Brief: Everything in the data should be repeated exactly, save for the images.

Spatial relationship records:
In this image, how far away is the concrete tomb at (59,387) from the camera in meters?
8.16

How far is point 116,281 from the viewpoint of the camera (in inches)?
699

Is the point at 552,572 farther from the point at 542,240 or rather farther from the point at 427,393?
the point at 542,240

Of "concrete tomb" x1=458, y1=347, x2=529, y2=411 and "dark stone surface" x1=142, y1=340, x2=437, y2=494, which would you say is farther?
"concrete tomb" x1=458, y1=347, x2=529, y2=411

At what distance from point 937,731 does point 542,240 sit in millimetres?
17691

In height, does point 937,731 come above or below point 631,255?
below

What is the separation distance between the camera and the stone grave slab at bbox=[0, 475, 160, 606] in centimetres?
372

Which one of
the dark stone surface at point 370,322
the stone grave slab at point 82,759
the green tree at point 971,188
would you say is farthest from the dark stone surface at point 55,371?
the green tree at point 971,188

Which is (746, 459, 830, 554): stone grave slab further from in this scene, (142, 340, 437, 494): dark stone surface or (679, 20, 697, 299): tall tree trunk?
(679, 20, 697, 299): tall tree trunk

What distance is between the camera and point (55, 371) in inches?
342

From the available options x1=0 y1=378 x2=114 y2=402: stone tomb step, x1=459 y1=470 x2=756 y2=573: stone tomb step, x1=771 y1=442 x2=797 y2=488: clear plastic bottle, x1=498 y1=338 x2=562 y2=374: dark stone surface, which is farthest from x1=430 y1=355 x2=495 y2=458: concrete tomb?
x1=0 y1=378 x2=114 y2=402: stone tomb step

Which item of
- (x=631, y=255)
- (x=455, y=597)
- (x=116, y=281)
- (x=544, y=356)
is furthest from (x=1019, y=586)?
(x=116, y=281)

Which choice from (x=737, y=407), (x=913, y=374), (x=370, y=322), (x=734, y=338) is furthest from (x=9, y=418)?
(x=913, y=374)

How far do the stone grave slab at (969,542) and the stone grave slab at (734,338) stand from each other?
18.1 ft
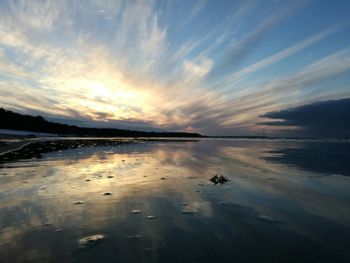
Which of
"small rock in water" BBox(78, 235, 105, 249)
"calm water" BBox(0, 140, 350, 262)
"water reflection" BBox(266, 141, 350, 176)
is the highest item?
"water reflection" BBox(266, 141, 350, 176)

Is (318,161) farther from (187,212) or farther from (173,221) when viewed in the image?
(173,221)

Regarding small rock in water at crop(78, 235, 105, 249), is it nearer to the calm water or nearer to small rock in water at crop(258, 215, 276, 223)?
the calm water

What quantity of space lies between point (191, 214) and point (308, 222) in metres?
2.98

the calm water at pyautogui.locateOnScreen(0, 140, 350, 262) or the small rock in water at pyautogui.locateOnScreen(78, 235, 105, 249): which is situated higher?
the calm water at pyautogui.locateOnScreen(0, 140, 350, 262)

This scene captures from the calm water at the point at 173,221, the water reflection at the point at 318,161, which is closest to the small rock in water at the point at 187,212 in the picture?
the calm water at the point at 173,221

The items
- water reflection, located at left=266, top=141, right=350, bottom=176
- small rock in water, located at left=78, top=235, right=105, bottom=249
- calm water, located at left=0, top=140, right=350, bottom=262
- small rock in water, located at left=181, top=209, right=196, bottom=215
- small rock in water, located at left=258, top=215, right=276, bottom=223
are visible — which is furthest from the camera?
water reflection, located at left=266, top=141, right=350, bottom=176

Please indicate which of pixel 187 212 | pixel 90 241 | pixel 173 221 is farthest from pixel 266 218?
pixel 90 241

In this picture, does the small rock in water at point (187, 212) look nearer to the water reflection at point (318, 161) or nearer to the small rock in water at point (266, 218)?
the small rock in water at point (266, 218)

Full response:
In this image, how far away is the concrete tomb at (59,387) from the camera in meters?
8.16

How far is point 116,281 from the viewpoint of the camera (in inches)?
699

Is the point at 552,572 farther from the point at 542,240 or rather farther from the point at 427,393?
the point at 542,240

Of "concrete tomb" x1=458, y1=347, x2=529, y2=411 and "dark stone surface" x1=142, y1=340, x2=437, y2=494, which would you say is farther?
"concrete tomb" x1=458, y1=347, x2=529, y2=411

At what distance from point 937,731 does point 542,240 sit in millimetres?
17691

In height, does point 937,731 come above or below point 631,255?
below

What is the separation distance between the camera and the stone grave slab at bbox=[0, 475, 160, 606] in centimetres?
372

Which one of
the dark stone surface at point 370,322
the stone grave slab at point 82,759
the green tree at point 971,188
would you say is farthest from the dark stone surface at point 55,371?
the green tree at point 971,188

Which is (746, 459, 830, 554): stone grave slab further from in this scene, (142, 340, 437, 494): dark stone surface or (679, 20, 697, 299): tall tree trunk?
(679, 20, 697, 299): tall tree trunk

What distance is between the camera and point (55, 371) in inches?
342

From the available options x1=0 y1=378 x2=114 y2=402: stone tomb step, x1=459 y1=470 x2=756 y2=573: stone tomb step, x1=771 y1=442 x2=797 y2=488: clear plastic bottle, x1=498 y1=338 x2=562 y2=374: dark stone surface, which is farthest from x1=430 y1=355 x2=495 y2=458: concrete tomb?
x1=0 y1=378 x2=114 y2=402: stone tomb step

Which item of
- (x=631, y=255)
- (x=455, y=597)
- (x=116, y=281)
- (x=544, y=356)
is furthest from (x=1019, y=586)?
(x=116, y=281)

Which choice from (x=737, y=407), (x=913, y=374), (x=370, y=322), (x=734, y=338) is furthest from (x=9, y=418)?
(x=913, y=374)

How far do the stone grave slab at (969,542) and the stone grave slab at (734,338) stand from each other?
18.1 ft
Which of
"small rock in water" BBox(78, 235, 105, 249)
"calm water" BBox(0, 140, 350, 262)
"water reflection" BBox(266, 141, 350, 176)
is the highest item?
"water reflection" BBox(266, 141, 350, 176)

Is (318,161) farther from (187,212) or farther from (173,221) when viewed in the image?
(173,221)

Regarding small rock in water at crop(78, 235, 105, 249), is it nearer to the calm water or nearer to small rock in water at crop(258, 215, 276, 223)?
the calm water

What quantity of space lies between point (191, 214) and point (308, 222) in metres?
2.98

the calm water at pyautogui.locateOnScreen(0, 140, 350, 262) or the small rock in water at pyautogui.locateOnScreen(78, 235, 105, 249): which is situated higher?
the calm water at pyautogui.locateOnScreen(0, 140, 350, 262)

This scene captures from the calm water at the point at 173,221, the water reflection at the point at 318,161, which is closest to the small rock in water at the point at 187,212 in the picture?
the calm water at the point at 173,221

The items
- water reflection, located at left=266, top=141, right=350, bottom=176
- small rock in water, located at left=78, top=235, right=105, bottom=249
- calm water, located at left=0, top=140, right=350, bottom=262
- small rock in water, located at left=181, top=209, right=196, bottom=215
- small rock in water, located at left=258, top=215, right=276, bottom=223
are visible — which is furthest from the camera?
water reflection, located at left=266, top=141, right=350, bottom=176

Please indicate which of pixel 187 212 | pixel 90 241 | pixel 173 221 is farthest from pixel 266 218?
pixel 90 241

In this picture, does the small rock in water at point (187, 212) look nearer to the water reflection at point (318, 161) or nearer to the small rock in water at point (266, 218)?
the small rock in water at point (266, 218)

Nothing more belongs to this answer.